# [Work required]
Write out every one of the following lines word for word, leaving out the pictures.

:::::

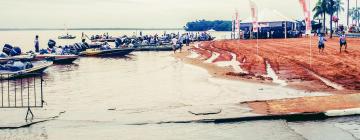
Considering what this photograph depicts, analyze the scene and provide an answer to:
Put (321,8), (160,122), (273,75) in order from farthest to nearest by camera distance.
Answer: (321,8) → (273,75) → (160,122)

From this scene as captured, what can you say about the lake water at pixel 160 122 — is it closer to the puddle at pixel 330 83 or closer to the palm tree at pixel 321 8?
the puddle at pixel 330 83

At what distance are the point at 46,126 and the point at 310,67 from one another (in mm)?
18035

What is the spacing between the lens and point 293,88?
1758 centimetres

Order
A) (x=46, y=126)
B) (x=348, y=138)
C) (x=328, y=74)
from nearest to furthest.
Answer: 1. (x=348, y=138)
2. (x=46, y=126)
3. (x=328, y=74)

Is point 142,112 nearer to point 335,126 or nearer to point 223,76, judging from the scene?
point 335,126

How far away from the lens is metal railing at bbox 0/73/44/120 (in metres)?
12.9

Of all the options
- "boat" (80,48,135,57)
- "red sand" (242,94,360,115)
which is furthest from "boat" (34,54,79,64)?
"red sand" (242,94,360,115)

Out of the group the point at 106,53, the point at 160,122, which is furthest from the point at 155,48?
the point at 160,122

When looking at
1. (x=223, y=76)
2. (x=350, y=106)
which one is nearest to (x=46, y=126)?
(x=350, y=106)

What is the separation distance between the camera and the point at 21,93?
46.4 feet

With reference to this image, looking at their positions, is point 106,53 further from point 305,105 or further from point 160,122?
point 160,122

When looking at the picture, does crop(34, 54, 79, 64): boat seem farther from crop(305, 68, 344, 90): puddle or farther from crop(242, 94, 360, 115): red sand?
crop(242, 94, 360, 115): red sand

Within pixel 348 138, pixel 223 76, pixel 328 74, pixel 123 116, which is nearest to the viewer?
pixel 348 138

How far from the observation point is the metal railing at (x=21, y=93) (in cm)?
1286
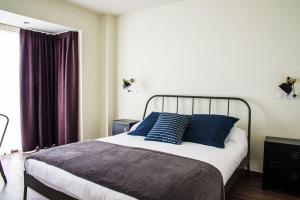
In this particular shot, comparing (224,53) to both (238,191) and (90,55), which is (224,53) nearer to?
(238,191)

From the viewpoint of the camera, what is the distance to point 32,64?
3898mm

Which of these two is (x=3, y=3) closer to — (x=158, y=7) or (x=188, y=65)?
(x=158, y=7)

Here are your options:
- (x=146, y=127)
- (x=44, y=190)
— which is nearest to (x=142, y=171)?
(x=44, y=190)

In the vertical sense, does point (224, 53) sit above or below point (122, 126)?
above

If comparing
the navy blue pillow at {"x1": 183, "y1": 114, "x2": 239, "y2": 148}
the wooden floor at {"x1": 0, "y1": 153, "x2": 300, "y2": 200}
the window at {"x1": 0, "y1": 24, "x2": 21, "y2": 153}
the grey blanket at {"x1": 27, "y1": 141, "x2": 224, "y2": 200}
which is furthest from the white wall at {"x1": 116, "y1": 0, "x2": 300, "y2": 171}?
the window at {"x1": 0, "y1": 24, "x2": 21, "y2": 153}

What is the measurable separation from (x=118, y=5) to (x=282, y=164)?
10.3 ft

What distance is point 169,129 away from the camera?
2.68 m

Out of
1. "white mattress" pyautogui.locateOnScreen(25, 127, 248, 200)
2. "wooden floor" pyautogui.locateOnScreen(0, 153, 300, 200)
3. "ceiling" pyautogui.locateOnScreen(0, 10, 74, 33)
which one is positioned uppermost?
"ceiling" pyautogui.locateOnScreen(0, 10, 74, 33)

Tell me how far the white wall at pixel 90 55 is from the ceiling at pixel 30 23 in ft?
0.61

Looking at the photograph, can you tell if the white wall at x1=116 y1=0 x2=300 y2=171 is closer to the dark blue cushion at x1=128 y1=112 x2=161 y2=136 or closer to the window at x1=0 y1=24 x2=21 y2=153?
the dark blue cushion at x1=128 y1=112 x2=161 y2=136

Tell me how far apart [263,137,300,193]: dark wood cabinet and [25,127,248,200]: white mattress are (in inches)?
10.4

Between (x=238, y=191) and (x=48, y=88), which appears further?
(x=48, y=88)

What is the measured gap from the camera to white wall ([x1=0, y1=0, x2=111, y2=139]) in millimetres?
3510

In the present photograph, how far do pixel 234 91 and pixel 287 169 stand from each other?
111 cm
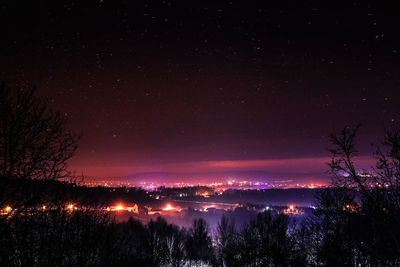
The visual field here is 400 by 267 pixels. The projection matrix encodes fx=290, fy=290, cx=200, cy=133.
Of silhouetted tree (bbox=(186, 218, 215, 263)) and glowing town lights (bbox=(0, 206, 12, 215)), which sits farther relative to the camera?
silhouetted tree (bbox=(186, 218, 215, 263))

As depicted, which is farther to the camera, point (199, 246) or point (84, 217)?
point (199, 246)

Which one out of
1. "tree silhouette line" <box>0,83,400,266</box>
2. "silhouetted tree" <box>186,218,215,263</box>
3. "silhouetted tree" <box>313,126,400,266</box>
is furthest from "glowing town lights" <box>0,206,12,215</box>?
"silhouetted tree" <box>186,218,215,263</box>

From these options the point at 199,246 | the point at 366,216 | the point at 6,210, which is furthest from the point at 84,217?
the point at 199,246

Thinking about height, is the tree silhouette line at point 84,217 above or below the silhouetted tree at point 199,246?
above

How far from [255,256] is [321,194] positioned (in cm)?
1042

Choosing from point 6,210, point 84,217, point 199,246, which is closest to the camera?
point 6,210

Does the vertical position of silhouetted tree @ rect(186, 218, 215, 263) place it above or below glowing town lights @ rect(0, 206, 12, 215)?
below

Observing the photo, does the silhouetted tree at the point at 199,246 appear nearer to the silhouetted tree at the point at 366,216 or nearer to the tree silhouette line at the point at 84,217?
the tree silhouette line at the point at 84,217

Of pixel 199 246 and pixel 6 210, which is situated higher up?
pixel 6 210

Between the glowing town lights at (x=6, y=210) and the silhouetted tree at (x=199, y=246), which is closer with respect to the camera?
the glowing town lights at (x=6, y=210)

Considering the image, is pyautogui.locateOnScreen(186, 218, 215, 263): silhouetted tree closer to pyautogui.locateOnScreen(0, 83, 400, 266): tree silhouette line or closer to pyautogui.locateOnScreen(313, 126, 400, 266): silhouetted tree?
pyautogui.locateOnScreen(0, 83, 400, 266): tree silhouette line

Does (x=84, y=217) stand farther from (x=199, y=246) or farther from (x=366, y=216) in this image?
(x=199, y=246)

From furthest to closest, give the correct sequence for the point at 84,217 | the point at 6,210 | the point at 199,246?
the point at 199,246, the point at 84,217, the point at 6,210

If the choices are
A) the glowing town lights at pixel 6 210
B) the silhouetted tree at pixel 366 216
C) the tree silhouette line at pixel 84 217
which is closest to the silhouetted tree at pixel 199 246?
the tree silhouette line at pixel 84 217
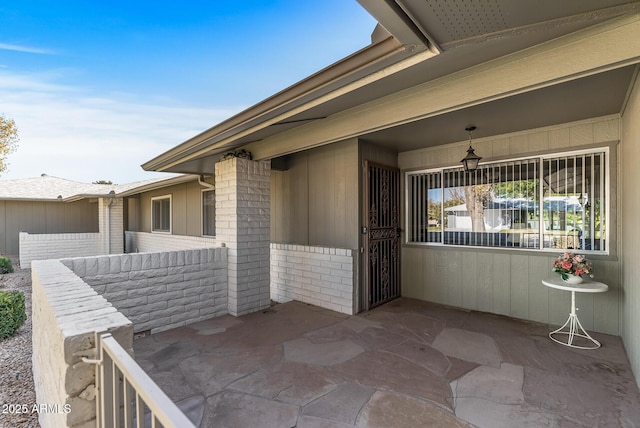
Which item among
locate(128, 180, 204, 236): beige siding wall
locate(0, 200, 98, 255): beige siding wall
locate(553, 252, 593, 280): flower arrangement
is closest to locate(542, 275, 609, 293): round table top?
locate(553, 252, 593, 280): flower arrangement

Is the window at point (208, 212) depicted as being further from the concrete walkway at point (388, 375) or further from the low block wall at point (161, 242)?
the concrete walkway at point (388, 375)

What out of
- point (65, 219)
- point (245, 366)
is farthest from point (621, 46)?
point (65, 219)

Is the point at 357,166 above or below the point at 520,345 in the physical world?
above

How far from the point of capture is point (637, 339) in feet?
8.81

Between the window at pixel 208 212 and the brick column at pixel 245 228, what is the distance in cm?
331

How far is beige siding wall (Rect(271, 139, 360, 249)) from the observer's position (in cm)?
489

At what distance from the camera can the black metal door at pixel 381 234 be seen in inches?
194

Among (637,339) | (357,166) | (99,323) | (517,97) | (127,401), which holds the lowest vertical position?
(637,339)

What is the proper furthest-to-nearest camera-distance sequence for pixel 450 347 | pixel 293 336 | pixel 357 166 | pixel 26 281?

:::::

# [Complete answer]
Considering what this photograph depicts, analyze the scene and provide an answer to:
Put (321,8), (160,122), (273,75) in order from farthest to nearest by camera distance.
Answer: (321,8) → (273,75) → (160,122)

From this scene as captured, what can you say about the lake water at pixel 160 122 — is it closer to the puddle at pixel 330 83 or closer to the palm tree at pixel 321 8?
the puddle at pixel 330 83

At what distance are the point at 46,126 and the point at 310,67 from one another (in mm)?
18035

What is the spacing between the lens and point 293,88?
1758 centimetres

Order
A) (x=46, y=126)
B) (x=348, y=138)
C) (x=328, y=74)
from nearest to furthest.
Answer: 1. (x=348, y=138)
2. (x=46, y=126)
3. (x=328, y=74)

Is point 142,112 nearer to point 335,126 or nearer to point 223,76, judging from the scene?
point 335,126

How far away from the lens is metal railing at bbox 0/73/44/120 (in metres)?
12.9

Of all the options
- "boat" (80,48,135,57)
- "red sand" (242,94,360,115)
which is furthest from "boat" (34,54,79,64)?
"red sand" (242,94,360,115)

Out of the group the point at 106,53, the point at 160,122, which is furthest from the point at 155,48?
the point at 160,122

When looking at
1. (x=223, y=76)
2. (x=350, y=106)
which one is nearest to (x=46, y=126)?
(x=350, y=106)

What is the separation distance between the camera and the point at 21,93?
46.4 feet

With reference to this image, looking at their positions, is point 106,53 further from point 305,105 or further from point 160,122?
point 160,122

When looking at the picture, does crop(34, 54, 79, 64): boat seem farther from crop(305, 68, 344, 90): puddle or farther from crop(242, 94, 360, 115): red sand?
crop(242, 94, 360, 115): red sand

Within pixel 348 138, pixel 223 76, pixel 328 74, pixel 123 116, which is nearest to the viewer?
pixel 348 138

How far from the observation point is the metal railing at (x=21, y=93) (in cm)?
1286
In this particular shot, comparing (224,53) to both (238,191) and (90,55), which is (224,53) nearer to?
(238,191)

From the viewpoint of the camera, what is the distance to point 32,64?
3898mm

Which of these two is (x=3, y=3) closer to — (x=158, y=7) or (x=188, y=65)?
(x=158, y=7)

Here are your options:
- (x=146, y=127)
- (x=44, y=190)
— which is nearest to (x=142, y=171)?
(x=44, y=190)

In the vertical sense, does point (224, 53) sit above or below point (122, 126)?
above

If comparing
the navy blue pillow at {"x1": 183, "y1": 114, "x2": 239, "y2": 148}
the wooden floor at {"x1": 0, "y1": 153, "x2": 300, "y2": 200}
the window at {"x1": 0, "y1": 24, "x2": 21, "y2": 153}
the grey blanket at {"x1": 27, "y1": 141, "x2": 224, "y2": 200}
which is furthest from the white wall at {"x1": 116, "y1": 0, "x2": 300, "y2": 171}?
the window at {"x1": 0, "y1": 24, "x2": 21, "y2": 153}

What is the measurable separation from (x=118, y=5) to (x=282, y=164)?
10.3 ft

What distance is point 169,129 away from the camera?
2.68 m

Out of
1. "white mattress" pyautogui.locateOnScreen(25, 127, 248, 200)
2. "wooden floor" pyautogui.locateOnScreen(0, 153, 300, 200)
3. "ceiling" pyautogui.locateOnScreen(0, 10, 74, 33)
which one is positioned uppermost?
"ceiling" pyautogui.locateOnScreen(0, 10, 74, 33)

Tell me how far the white wall at pixel 90 55 is from the ceiling at pixel 30 23 in ft?
0.61

Looking at the photograph, can you tell if the white wall at x1=116 y1=0 x2=300 y2=171 is closer to the dark blue cushion at x1=128 y1=112 x2=161 y2=136 or closer to the window at x1=0 y1=24 x2=21 y2=153?
the dark blue cushion at x1=128 y1=112 x2=161 y2=136

Tell me how far apart [263,137,300,193]: dark wood cabinet and [25,127,248,200]: white mattress are (in inches)?
10.4

Between (x=238, y=191) and (x=48, y=88), which appears further?
(x=48, y=88)

What is the measured gap from the camera to white wall ([x1=0, y1=0, x2=111, y2=139]) in millimetres?
3510

In the present photograph, how far do pixel 234 91 and pixel 287 169 stand from each other?
111 cm
The visual field here is 400 by 267 pixels. The projection matrix encodes fx=290, fy=290, cx=200, cy=133.
Of silhouetted tree (bbox=(186, 218, 215, 263)) and glowing town lights (bbox=(0, 206, 12, 215)), which sits farther relative to the camera?
silhouetted tree (bbox=(186, 218, 215, 263))

As depicted, which is farther to the camera, point (199, 246) or point (84, 217)?
point (199, 246)

Which one out of
1. "tree silhouette line" <box>0,83,400,266</box>
2. "silhouetted tree" <box>186,218,215,263</box>
3. "silhouetted tree" <box>313,126,400,266</box>
is furthest from "glowing town lights" <box>0,206,12,215</box>?
"silhouetted tree" <box>186,218,215,263</box>

From these options the point at 199,246 | the point at 366,216 | the point at 6,210, which is furthest from the point at 84,217?
the point at 199,246

Thinking about height, is the tree silhouette line at point 84,217 above or below the silhouetted tree at point 199,246?
above

How far from [255,256] is [321,194] positioned (in cm)?
1042

Choosing from point 6,210, point 84,217, point 199,246, which is closest to the camera?
point 6,210

Does the vertical position of silhouetted tree @ rect(186, 218, 215, 263) place it above or below glowing town lights @ rect(0, 206, 12, 215)?
below

Observing the photo, does the silhouetted tree at the point at 199,246 appear nearer to the silhouetted tree at the point at 366,216 or nearer to the tree silhouette line at the point at 84,217?
the tree silhouette line at the point at 84,217

Of pixel 199 246 and pixel 6 210, which is situated higher up?
pixel 6 210

Between the glowing town lights at (x=6, y=210) and the silhouetted tree at (x=199, y=246), which is closer with respect to the camera?
the glowing town lights at (x=6, y=210)

Considering the image, is pyautogui.locateOnScreen(186, 218, 215, 263): silhouetted tree closer to pyautogui.locateOnScreen(0, 83, 400, 266): tree silhouette line or closer to pyautogui.locateOnScreen(313, 126, 400, 266): silhouetted tree?
pyautogui.locateOnScreen(0, 83, 400, 266): tree silhouette line

Does (x=84, y=217) stand farther from (x=199, y=246) or farther from (x=366, y=216) in this image?
(x=199, y=246)

From furthest to closest, give the correct sequence for the point at 84,217 | the point at 6,210 | the point at 199,246?
the point at 199,246, the point at 84,217, the point at 6,210

If the choices are
A) the glowing town lights at pixel 6 210
B) the silhouetted tree at pixel 366 216
C) the tree silhouette line at pixel 84 217
which is closest to the silhouetted tree at pixel 199 246?
the tree silhouette line at pixel 84 217
Which item among
locate(128, 180, 204, 236): beige siding wall
locate(0, 200, 98, 255): beige siding wall
locate(553, 252, 593, 280): flower arrangement
is closest to locate(542, 275, 609, 293): round table top?
locate(553, 252, 593, 280): flower arrangement

Is the window at point (208, 212) depicted as being further from the concrete walkway at point (388, 375) or further from the low block wall at point (161, 242)?
the concrete walkway at point (388, 375)

What out of
- point (65, 219)
- point (245, 366)
is farthest from point (621, 46)?
point (65, 219)

Is the point at 357,166 above or below the point at 520,345 in the physical world?
above

How far from the point of capture is point (637, 339) in feet?
8.81

Between the window at pixel 208 212 and the brick column at pixel 245 228, what is the distance in cm?
331

How far is beige siding wall (Rect(271, 139, 360, 249)) from the observer's position (in cm)?
489

At what distance from the camera can the black metal door at pixel 381 234 be seen in inches?
194

Among (637,339) | (357,166) | (99,323) | (517,97) | (127,401), which holds the lowest vertical position?
(637,339)

What is the proper furthest-to-nearest camera-distance sequence for pixel 450 347 | pixel 293 336 | pixel 357 166 | pixel 26 281?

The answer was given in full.